Records of spatial reasoning questions =
————

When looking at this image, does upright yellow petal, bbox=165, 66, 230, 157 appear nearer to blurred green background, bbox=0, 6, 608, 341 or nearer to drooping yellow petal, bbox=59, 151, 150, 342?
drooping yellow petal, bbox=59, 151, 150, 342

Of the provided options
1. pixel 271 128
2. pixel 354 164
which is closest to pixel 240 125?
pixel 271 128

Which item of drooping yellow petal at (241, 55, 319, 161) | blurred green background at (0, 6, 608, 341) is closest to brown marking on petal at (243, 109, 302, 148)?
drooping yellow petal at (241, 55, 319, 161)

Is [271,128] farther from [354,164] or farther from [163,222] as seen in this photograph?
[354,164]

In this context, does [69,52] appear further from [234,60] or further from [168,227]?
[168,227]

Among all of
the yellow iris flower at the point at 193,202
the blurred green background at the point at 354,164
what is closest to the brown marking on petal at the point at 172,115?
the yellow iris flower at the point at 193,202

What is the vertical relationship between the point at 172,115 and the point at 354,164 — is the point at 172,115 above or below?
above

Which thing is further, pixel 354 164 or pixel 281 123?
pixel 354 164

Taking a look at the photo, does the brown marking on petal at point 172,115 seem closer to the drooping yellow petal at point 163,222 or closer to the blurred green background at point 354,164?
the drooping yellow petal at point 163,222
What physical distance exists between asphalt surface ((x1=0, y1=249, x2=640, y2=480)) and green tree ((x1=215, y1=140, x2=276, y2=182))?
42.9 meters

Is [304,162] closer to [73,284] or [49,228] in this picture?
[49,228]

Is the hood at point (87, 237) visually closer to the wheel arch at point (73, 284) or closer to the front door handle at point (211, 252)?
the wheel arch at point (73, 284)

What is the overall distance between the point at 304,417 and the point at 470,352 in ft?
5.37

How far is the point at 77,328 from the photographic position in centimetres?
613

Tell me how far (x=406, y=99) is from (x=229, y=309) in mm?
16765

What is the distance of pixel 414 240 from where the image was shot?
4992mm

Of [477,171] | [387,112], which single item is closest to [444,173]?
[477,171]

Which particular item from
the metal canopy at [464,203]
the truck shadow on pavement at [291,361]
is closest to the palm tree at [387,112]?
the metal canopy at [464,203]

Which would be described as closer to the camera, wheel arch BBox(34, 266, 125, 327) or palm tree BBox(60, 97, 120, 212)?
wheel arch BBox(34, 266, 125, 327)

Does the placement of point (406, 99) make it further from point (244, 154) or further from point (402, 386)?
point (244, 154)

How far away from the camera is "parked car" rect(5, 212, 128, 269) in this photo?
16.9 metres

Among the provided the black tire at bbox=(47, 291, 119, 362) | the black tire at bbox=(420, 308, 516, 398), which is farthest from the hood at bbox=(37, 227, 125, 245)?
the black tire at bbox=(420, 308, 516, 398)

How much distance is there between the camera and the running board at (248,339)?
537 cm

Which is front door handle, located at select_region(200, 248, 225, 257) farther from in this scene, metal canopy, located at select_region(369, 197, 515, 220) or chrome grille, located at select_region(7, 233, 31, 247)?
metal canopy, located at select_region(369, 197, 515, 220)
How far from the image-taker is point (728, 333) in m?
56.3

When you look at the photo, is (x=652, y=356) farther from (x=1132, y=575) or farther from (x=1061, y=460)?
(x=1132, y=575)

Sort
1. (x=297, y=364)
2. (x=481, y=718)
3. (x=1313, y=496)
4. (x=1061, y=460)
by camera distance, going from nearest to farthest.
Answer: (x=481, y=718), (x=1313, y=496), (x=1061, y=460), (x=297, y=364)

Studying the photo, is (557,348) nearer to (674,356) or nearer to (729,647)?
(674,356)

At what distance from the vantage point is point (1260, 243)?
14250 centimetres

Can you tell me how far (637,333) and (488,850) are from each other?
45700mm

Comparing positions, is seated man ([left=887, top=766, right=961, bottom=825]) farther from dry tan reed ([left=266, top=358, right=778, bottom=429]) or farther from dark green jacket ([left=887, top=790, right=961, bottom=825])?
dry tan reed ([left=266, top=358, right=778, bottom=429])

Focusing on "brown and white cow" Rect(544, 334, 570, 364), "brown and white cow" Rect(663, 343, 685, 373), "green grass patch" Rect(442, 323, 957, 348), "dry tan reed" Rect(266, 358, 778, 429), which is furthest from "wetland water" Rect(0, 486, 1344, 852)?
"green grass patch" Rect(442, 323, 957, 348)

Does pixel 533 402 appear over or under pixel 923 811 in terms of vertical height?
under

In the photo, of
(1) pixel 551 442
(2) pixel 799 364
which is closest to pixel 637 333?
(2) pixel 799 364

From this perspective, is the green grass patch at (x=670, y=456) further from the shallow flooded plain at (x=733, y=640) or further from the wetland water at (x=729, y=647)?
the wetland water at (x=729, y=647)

————

Task goal =
Word for word, quote all of the data above.

Complete response =
When looking at this image, does upright yellow petal, bbox=165, 66, 230, 157 appear nearer to blurred green background, bbox=0, 6, 608, 341 or nearer to drooping yellow petal, bbox=59, 151, 150, 342?
drooping yellow petal, bbox=59, 151, 150, 342

Of the provided options
1. pixel 271 128
2. pixel 354 164
which is closest to pixel 240 125?
pixel 271 128

Which item of drooping yellow petal at (241, 55, 319, 161) | blurred green background at (0, 6, 608, 341) is closest to brown marking on petal at (243, 109, 302, 148)?
drooping yellow petal at (241, 55, 319, 161)

Is [271,128] farther from [354,164] or farther from [163,222] as seen in this photograph?
[354,164]

In this context, does [69,52] appear further from [234,60] or further from [168,227]?
[168,227]

Among all of
the yellow iris flower at the point at 193,202
the blurred green background at the point at 354,164
what is closest to the brown marking on petal at the point at 172,115?
the yellow iris flower at the point at 193,202

What is the vertical relationship between the point at 172,115 and the point at 354,164 — is the point at 172,115 above or below?
above

Which thing is further, pixel 354 164 or pixel 281 123?
pixel 354 164

Taking a look at the photo, does the brown marking on petal at point 172,115 seem closer to the drooping yellow petal at point 163,222 or closer to the blurred green background at point 354,164?
the drooping yellow petal at point 163,222
What physical distance exists between asphalt surface ((x1=0, y1=249, x2=640, y2=480)) and green tree ((x1=215, y1=140, x2=276, y2=182))?
42.9 meters

Is [304,162] closer to [73,284] or [49,228] in this picture?
[49,228]

Is the hood at point (87, 237) visually closer to the wheel arch at point (73, 284) or closer to the front door handle at point (211, 252)?
the wheel arch at point (73, 284)

What is the overall distance between the point at 304,417 and the point at 470,352 in ft?
5.37

How far is the point at 77,328 from the photographic position in centimetres?
613

Tell me how far (x=406, y=99) is from (x=229, y=309) in mm?
16765

What is the distance of pixel 414 240 from where the image was shot?
4992mm

Of [477,171] | [387,112], which single item is closest to [444,173]?
[477,171]

Which particular item from
the metal canopy at [464,203]
the truck shadow on pavement at [291,361]
is closest to the palm tree at [387,112]?
the metal canopy at [464,203]

Which would be described as closer to the camera, wheel arch BBox(34, 266, 125, 327) or palm tree BBox(60, 97, 120, 212)?
wheel arch BBox(34, 266, 125, 327)

Does the placement of point (406, 99) make it further from point (244, 154) or further from point (402, 386)?
point (244, 154)

How far away from the camera is "parked car" rect(5, 212, 128, 269) in this photo?
16.9 metres

Among the provided the black tire at bbox=(47, 291, 119, 362) | the black tire at bbox=(420, 308, 516, 398), which is farthest from the hood at bbox=(37, 227, 125, 245)?
the black tire at bbox=(420, 308, 516, 398)

How much distance is there between the camera and the running board at (248,339)?
537 cm

Which is front door handle, located at select_region(200, 248, 225, 257) farther from in this scene, metal canopy, located at select_region(369, 197, 515, 220) or chrome grille, located at select_region(7, 233, 31, 247)?
metal canopy, located at select_region(369, 197, 515, 220)
How far from the image-taker is point (728, 333) in m?
56.3

When you look at the photo, is (x=652, y=356) farther from (x=1132, y=575) or farther from (x=1061, y=460)?
(x=1132, y=575)

Sort
1. (x=297, y=364)
2. (x=481, y=718)
3. (x=1313, y=496)
4. (x=1061, y=460)
by camera distance, going from nearest to farthest.
Answer: (x=481, y=718), (x=1313, y=496), (x=1061, y=460), (x=297, y=364)

Studying the photo, is (557,348) nearer to (674,356) or nearer to (729,647)?
(674,356)

At what distance from the vantage point is point (1260, 243)?
14250 centimetres

Can you tell me how far (637,333) and (488,850) are from each other?
45700mm

Comparing positions, is seated man ([left=887, top=766, right=961, bottom=825]) farther from dry tan reed ([left=266, top=358, right=778, bottom=429]) or farther from dark green jacket ([left=887, top=790, right=961, bottom=825])?
dry tan reed ([left=266, top=358, right=778, bottom=429])

Focusing on "brown and white cow" Rect(544, 334, 570, 364), "brown and white cow" Rect(663, 343, 685, 373), "green grass patch" Rect(442, 323, 957, 348), "dry tan reed" Rect(266, 358, 778, 429), which is furthest from "wetland water" Rect(0, 486, 1344, 852)?
"green grass patch" Rect(442, 323, 957, 348)

Does pixel 533 402 appear over or under pixel 923 811 in terms of vertical height?
under

In the photo, of
(1) pixel 551 442
(2) pixel 799 364
which is closest to pixel 637 333?
(2) pixel 799 364

From this perspective, is the green grass patch at (x=670, y=456) further from the shallow flooded plain at (x=733, y=640) or further from the wetland water at (x=729, y=647)?
the wetland water at (x=729, y=647)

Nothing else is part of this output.